Political stability is gaged through the following aspects:  lack of transparency, the predictability in dealing with public agencies, sudden negative change in the laws and regulations, delays in obtaining necessary government permits, approvals to start or operate a business, restrictions in the ability to transfer and convert currency and breach of contracts. 

It is challenging for the government to be competitive with other nearby countries. Every economy is offering lower tax, tax holidays and other investment incentives for preferred business sectors. 

Ease of doing business has become a key in decision-making criteria. 


Role of media in economic development
I believe the media, both print and electronic can play a tremendous role in the economic development of this country. There are various loan schemes, technical assistance programmes and trade development programmes in operation, run by the government and various establishments. Given the number of channels and newspapers today in operation, they can be very effective in communicating these programmes and letting society know details of these offerings, which will open up so many business opportunities.
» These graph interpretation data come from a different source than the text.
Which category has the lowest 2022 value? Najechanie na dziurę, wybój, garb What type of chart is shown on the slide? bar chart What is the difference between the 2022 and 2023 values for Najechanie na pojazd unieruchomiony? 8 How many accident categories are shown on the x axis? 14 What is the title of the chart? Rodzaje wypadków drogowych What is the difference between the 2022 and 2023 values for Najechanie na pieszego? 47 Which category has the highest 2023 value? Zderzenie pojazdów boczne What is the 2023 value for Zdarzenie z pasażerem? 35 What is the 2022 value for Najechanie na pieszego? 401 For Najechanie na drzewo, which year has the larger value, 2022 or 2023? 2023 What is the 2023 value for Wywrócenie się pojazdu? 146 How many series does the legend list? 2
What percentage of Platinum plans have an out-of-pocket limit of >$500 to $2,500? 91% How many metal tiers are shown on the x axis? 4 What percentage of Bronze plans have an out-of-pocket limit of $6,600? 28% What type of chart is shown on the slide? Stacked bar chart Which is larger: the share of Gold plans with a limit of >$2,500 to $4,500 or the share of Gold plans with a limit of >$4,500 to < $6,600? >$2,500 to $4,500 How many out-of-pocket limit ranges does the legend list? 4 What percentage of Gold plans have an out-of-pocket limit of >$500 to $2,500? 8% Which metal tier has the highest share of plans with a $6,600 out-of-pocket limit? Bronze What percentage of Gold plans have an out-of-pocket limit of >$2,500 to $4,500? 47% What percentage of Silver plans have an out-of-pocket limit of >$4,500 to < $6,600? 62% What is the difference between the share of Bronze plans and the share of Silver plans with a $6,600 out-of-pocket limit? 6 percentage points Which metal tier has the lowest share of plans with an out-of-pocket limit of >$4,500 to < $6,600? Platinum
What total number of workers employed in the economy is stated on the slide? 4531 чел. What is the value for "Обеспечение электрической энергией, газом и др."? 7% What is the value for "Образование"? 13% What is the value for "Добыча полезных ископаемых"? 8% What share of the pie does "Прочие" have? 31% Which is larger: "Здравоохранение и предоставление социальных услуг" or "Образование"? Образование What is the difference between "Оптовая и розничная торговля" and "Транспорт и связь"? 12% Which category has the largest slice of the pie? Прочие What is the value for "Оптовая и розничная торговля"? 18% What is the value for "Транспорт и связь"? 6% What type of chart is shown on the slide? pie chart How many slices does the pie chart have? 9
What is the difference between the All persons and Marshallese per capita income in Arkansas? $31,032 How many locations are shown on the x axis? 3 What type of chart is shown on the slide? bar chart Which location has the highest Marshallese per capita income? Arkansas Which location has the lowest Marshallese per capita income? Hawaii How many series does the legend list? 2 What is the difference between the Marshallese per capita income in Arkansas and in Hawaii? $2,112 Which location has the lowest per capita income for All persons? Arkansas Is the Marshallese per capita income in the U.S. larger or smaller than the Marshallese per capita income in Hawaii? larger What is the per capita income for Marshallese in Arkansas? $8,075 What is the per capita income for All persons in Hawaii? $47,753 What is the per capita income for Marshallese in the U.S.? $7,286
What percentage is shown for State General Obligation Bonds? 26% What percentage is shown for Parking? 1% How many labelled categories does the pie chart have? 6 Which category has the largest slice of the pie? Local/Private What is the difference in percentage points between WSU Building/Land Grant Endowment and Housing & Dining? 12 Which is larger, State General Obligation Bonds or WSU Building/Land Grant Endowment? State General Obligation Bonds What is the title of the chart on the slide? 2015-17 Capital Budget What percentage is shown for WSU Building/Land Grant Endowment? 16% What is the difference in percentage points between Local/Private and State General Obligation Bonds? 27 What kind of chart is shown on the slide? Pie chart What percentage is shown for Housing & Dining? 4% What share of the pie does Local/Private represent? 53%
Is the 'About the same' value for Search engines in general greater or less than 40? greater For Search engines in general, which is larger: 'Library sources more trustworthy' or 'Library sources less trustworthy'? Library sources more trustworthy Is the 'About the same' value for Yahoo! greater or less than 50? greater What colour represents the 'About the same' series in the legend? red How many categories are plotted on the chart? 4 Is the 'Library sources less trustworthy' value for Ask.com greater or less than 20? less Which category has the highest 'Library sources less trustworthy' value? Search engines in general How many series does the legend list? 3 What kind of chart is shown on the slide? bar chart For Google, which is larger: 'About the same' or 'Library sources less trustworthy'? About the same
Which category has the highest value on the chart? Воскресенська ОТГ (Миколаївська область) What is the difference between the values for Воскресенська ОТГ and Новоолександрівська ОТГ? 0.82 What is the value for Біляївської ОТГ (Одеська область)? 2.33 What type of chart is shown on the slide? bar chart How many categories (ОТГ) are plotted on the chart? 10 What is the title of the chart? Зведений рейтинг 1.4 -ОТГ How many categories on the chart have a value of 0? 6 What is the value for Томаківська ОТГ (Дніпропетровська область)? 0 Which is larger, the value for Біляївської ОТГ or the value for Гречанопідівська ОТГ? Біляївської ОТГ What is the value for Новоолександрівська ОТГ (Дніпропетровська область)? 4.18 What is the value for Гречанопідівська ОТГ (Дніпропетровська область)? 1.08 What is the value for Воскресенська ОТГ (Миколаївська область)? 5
There are very few business programmes such as how to start a small business, how to market a product locally, etc. being produced. There are many things a small entrepreneur can learn through the media channels.  So I would like to make a humble request to all media personnel to look at this request positively.  


Finally, I would like to speak a few words on agriculture as it plays a vital part in an agricultural-based economy as ours. Food and security in crops is very important to our economy. We need to value add to our agricultural products and find markets for newly 
developed products.

For many years weather had failed us. (This type of weather patterns had been experienced during our history. That is why we have an irrigation system in tanks and waterways that no other country in the world has). This should not be an issue even now if we encourage new methods to agriculture.

Dubai grows its own food crops and even exports them to other gulf countries. These are desert countries.

Green houses and tunnel agriculture can be adopted to save water and control the environment. Special lighting can be adopted even to stimulate the sun movements to help produce seeds.

Unfortunately, 50 to 60 percent of the production is lost due to unavailability of proper storage, cold rooms and proper transport facilities. Even now there will be a bumper rice harvest the next few months. Are we ready with storage facilities? These can help the farmers to sell directly to the trader without going through middlemen.

The National Chamber is considering organising an agricultural exhibition every year to promote agriculture, find domestic and foreign markets and educate the farmers in modern methods of agriculture.